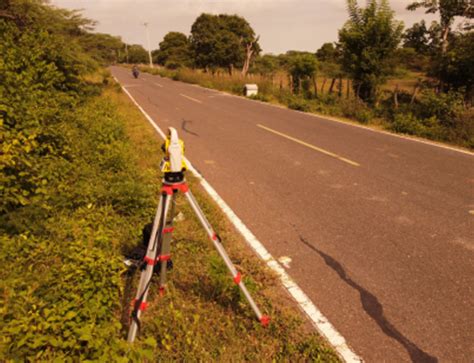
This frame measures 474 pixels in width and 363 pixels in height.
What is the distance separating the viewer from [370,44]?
45.4 feet

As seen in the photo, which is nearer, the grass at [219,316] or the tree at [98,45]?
the grass at [219,316]

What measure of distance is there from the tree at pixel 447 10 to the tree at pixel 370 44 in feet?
7.60

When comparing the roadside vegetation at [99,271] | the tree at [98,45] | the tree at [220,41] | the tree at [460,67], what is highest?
the tree at [220,41]

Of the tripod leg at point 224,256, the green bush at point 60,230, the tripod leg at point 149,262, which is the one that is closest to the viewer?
the green bush at point 60,230

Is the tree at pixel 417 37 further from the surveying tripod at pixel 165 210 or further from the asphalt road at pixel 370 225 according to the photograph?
the surveying tripod at pixel 165 210

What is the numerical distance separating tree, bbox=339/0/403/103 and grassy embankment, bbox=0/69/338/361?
12601 millimetres

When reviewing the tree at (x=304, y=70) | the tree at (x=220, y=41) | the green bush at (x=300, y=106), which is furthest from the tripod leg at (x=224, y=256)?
the tree at (x=220, y=41)

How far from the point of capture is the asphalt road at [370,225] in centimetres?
277

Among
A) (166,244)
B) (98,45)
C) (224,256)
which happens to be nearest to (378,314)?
(224,256)

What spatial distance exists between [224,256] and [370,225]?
275cm

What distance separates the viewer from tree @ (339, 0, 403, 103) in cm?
1345

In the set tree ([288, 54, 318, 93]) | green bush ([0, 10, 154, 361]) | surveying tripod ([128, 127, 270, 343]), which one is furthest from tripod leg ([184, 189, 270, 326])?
tree ([288, 54, 318, 93])

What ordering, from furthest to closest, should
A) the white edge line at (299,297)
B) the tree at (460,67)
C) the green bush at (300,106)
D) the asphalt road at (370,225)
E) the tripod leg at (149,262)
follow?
1. the green bush at (300,106)
2. the tree at (460,67)
3. the asphalt road at (370,225)
4. the white edge line at (299,297)
5. the tripod leg at (149,262)

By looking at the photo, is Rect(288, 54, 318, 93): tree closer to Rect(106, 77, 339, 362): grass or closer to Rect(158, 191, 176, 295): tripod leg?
Rect(106, 77, 339, 362): grass
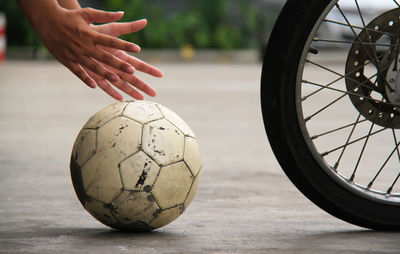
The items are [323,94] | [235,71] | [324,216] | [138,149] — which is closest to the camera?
[138,149]

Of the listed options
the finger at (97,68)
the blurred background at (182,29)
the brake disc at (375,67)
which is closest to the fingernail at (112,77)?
the finger at (97,68)

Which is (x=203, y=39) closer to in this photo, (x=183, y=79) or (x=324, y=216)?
(x=183, y=79)

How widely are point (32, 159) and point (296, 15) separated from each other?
A: 3.03 metres

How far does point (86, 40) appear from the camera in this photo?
3705 mm

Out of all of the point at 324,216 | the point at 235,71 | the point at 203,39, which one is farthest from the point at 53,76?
the point at 324,216

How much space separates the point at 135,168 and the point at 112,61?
0.45m

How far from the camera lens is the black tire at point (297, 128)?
3.76m

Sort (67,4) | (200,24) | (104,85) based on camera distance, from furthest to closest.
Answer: (200,24) < (67,4) < (104,85)

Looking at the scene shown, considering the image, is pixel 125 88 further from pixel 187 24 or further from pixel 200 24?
pixel 200 24

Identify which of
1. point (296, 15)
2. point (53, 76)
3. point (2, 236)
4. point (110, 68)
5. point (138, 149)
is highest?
point (296, 15)

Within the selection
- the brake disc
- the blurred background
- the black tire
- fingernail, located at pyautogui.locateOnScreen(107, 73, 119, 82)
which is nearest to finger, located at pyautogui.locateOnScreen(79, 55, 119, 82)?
fingernail, located at pyautogui.locateOnScreen(107, 73, 119, 82)

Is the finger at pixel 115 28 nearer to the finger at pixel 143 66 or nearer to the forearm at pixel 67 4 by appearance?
the finger at pixel 143 66

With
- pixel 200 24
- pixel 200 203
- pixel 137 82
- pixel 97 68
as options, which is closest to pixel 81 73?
pixel 97 68

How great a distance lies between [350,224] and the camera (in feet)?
13.4
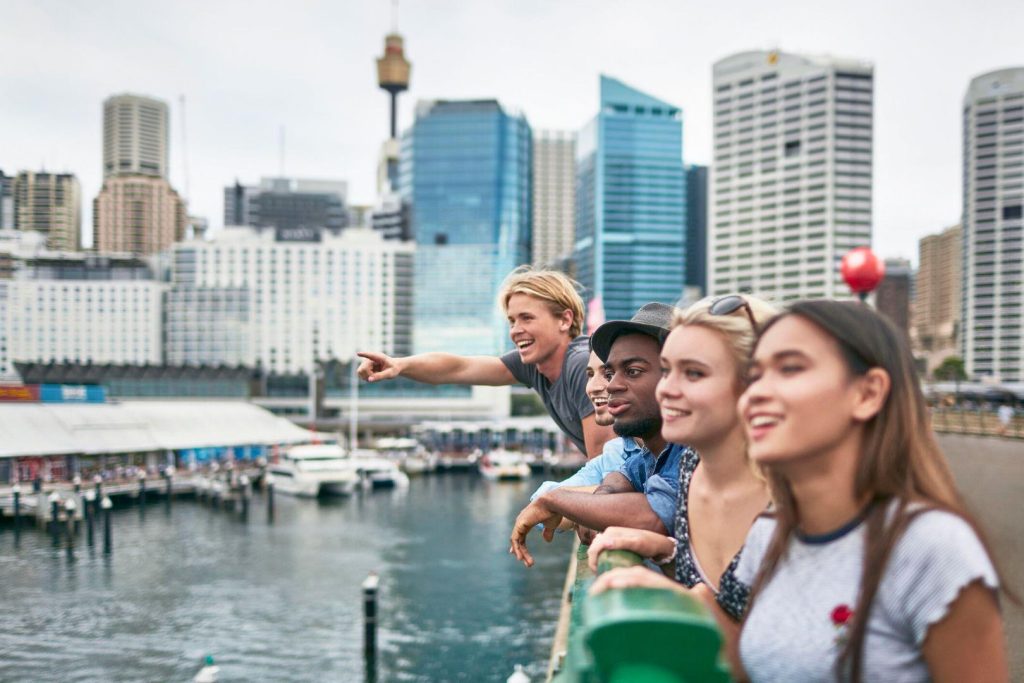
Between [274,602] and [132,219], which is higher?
[132,219]

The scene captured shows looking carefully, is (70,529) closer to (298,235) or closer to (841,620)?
(841,620)

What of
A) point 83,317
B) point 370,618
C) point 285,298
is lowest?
point 370,618

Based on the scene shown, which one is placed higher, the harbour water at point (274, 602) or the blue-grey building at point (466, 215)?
the blue-grey building at point (466, 215)

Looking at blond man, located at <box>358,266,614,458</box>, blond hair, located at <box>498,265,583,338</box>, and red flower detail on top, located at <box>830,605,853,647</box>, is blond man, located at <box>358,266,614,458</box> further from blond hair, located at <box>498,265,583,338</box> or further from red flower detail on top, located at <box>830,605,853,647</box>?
red flower detail on top, located at <box>830,605,853,647</box>

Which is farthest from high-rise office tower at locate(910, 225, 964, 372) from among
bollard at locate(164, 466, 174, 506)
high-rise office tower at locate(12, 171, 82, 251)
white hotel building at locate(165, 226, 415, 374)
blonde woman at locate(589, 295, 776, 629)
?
high-rise office tower at locate(12, 171, 82, 251)

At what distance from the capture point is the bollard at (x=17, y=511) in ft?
114

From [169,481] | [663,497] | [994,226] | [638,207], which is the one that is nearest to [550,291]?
[663,497]

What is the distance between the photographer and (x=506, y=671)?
19.1 m

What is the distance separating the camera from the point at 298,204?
161 meters

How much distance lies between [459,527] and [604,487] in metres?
37.6

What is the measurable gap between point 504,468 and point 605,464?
194 feet

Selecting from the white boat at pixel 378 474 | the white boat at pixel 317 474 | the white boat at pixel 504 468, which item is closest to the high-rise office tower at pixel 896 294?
the white boat at pixel 504 468

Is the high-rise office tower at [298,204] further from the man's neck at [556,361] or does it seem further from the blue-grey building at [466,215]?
the man's neck at [556,361]

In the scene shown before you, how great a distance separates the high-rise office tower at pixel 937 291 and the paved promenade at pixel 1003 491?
155 metres
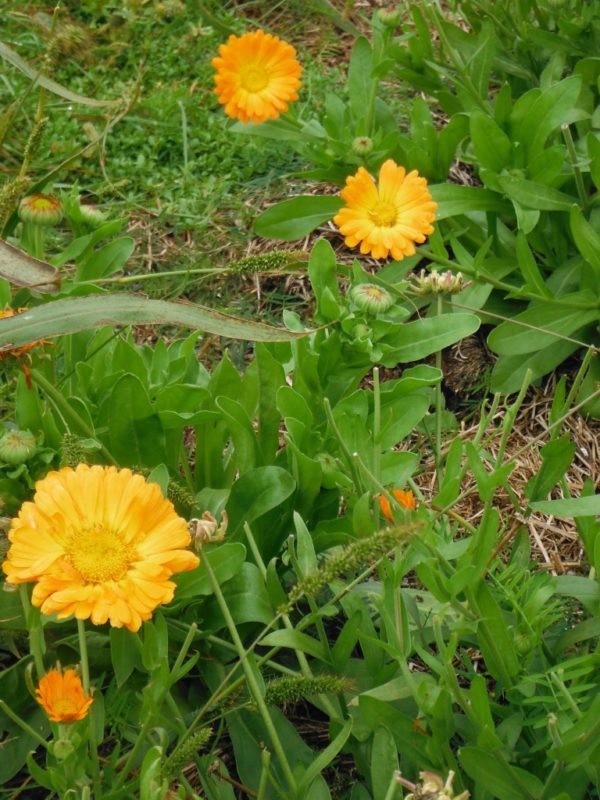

▶ [PROBLEM DETAILS]: Copy the data verbatim, from the line containing "What is the measurable" through the end of the data, with both ends included. Omit the pictures from your copy.

▶ [RESULT OF THE TASK]:
What is the measurable gap between point 504,468 and point 605,464?
194 feet

Selecting from the white boat at pixel 378 474 | the white boat at pixel 317 474 | the white boat at pixel 504 468, which item is closest to the high-rise office tower at pixel 896 294?
the white boat at pixel 504 468

Is the high-rise office tower at [298,204] further from the man's neck at [556,361] or does it seem further from the blue-grey building at [466,215]?
the man's neck at [556,361]

In the scene shown before you, how great a distance separates the high-rise office tower at pixel 937 291 and the paved promenade at pixel 1003 491?
155 metres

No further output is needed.